Um ponto que contribui para o desenvolvimento das funções psicológicas é a aprendizagem. A aprendizagem ocorre durante a interação do sujeito com o mundo e os grupos sociais. A relação que o sujeito mantém com o seu mundo e suas vivências estimula processos internos e interfere no seu desenvolvimento, que não caminha para um ponto final. O desenvolvimento e a aprendizagem são processos em constante transformação, o que permite ao sujeito dar saltos qualitativos no decorrer de sua vida. Em suas pesquisas, Vigotski estudou crianças, adolescentes e adultos, dando ênfase aos dois primeiros em suas experiências. As diferenças existentes entre o mundo infantil e o adulto referem-se às mudanças qualitativas que ocorrem ao longo do desenvolvimento do sujeito. Em vista disto, um aspecto a ser explorado em futuras pesquisas seriam as possíveis diferenças entre as trajetórias de formação de conceitos entre pessoas com diferentes níveis de escolarização. Na presente pesquisa todos os participantes eram estudantes universitários, mas ainda assim os processos de formação de conceitos não foram homogêneos. Uma pesquisa mais aprofundada poderia relacionar mais precisamente escolarização e formação de conceitos.
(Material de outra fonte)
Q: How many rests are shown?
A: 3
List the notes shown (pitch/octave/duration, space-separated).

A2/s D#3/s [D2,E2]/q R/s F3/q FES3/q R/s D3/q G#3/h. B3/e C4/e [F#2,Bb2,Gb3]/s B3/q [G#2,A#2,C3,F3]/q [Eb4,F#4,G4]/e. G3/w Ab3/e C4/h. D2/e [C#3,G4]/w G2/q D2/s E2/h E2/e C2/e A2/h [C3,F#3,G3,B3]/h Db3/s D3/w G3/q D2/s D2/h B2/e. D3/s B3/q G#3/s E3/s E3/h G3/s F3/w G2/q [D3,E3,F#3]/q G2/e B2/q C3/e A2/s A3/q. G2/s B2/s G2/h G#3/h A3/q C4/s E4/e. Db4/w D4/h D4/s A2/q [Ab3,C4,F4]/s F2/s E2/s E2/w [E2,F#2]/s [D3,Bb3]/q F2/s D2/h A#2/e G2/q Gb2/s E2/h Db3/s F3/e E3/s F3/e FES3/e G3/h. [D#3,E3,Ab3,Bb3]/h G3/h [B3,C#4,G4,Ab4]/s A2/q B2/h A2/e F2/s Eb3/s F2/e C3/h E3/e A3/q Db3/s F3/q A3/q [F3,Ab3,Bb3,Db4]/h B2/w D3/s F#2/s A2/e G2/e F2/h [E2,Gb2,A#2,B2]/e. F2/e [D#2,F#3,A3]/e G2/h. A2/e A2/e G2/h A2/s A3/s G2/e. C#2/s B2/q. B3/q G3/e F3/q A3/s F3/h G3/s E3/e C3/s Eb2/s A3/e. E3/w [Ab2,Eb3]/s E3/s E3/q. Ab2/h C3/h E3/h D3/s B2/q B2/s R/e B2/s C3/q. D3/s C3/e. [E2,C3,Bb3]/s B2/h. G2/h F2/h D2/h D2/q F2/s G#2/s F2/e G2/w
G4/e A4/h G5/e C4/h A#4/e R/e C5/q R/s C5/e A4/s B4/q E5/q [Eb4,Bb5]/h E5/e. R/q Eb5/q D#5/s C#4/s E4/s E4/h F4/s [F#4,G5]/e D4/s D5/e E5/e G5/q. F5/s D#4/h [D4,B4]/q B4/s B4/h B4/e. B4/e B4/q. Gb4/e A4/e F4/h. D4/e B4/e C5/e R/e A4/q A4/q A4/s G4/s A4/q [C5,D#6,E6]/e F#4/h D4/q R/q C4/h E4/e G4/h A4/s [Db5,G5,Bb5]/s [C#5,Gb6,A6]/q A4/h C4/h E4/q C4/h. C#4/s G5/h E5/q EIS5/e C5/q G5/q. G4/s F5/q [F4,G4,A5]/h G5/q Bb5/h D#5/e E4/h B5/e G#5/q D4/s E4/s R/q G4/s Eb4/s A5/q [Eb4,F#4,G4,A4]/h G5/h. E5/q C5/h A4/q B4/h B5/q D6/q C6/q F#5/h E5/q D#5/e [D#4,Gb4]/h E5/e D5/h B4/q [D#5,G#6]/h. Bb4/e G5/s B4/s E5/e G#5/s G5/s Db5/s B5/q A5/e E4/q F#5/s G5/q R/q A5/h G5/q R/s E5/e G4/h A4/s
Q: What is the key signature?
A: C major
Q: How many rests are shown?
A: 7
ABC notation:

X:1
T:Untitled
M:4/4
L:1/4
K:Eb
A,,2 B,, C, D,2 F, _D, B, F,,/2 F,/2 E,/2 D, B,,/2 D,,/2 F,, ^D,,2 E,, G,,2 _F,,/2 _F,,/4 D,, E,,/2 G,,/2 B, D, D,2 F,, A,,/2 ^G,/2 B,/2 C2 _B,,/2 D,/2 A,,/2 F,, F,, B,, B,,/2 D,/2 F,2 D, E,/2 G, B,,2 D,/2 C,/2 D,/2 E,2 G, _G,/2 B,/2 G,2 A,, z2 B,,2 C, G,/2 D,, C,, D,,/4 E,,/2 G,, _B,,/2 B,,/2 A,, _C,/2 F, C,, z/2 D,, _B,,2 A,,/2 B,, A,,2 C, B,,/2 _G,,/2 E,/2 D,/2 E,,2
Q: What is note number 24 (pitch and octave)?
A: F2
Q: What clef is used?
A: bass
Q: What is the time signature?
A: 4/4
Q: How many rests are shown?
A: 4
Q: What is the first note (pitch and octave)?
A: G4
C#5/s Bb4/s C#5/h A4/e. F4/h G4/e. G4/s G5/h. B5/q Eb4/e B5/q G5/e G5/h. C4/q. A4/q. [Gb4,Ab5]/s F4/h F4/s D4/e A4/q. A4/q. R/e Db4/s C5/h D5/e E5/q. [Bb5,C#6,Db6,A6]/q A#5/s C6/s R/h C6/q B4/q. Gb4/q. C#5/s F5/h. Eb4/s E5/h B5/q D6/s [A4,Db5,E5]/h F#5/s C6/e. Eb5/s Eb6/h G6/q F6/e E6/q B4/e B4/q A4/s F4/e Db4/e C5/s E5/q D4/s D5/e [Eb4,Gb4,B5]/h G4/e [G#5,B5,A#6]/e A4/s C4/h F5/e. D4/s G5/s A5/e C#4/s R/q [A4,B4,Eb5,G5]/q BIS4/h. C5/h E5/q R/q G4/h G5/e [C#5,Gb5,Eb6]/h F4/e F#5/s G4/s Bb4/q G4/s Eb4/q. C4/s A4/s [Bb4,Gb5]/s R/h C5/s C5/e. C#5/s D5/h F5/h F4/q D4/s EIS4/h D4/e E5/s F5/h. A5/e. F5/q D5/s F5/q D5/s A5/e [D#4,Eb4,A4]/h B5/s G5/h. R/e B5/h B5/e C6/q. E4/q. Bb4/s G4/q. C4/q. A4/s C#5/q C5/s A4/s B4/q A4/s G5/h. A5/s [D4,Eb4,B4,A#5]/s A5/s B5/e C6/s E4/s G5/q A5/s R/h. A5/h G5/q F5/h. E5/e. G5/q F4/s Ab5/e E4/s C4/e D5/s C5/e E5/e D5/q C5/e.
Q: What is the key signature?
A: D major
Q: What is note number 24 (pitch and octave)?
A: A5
Segundo Vigotski (1984)Vygotsky, L., S. (1984). A Formação Social da mente. São Paulo: Martins Fontes. , as relações e conexões entre as diversas funções psicológicas - como a atenção, a percepção, as operações sensório-motoras e a memória - formam sistemas que passam por transformações no decorrer do desenvolvimento da criança e ao longo da vida adulta. Como exemplo tem-se a mudança na relação entre memória e pensamento, que ocorre durante o desenvolvimento: para a criança, “pensar” equivale a “lembrar”, enquanto na adolescência o “lembrar“ equivale ao “pensar.” Na adolescência a memória tem uma capacidade lógica. O fato de lembrar leva a estabelecer e a encontrar relações lógicas, o que significa que trazer algo à memória baseia-se na descoberta de um aspecto que precisa ser encontrado.

Observa-se a mesma relação com a percepção. Conforme o envolvimento do sujeito com outros contextos, como a família e a escola, sua percepção tende a se tornar cada vez mais complexa, captando percepções categorizadas em vez de aspectos irrelevantes para a organização de uma classe de objetos. Nesta pesquisa, optamos por escolher uma única peça para ser utilizada como amostra inicial. Esse procedimento foi adotado com o objetivo de obter um padrão para todos os participantes. Em estudos posteriores poder-se-á encontrar uma alternância entre as peças utilizadas como amostra inicial, o que permitirá verificar se aparecem diferenças no percurso da formação de conceitos. Para futuras pesquisas propomos que o método de Vigotski seja aplicado em uma amostra maior de participantes adultos, e que essa amostra inclua a população infantil, com o intuito de verificar se ocorrem divergências nas etapas percorridas e se o método pode servir como um meio de avaliar o momento de desenvolvimento da criança com vistas a uma intervenção que favoreça o desenvolvimento do pensamento conceitual.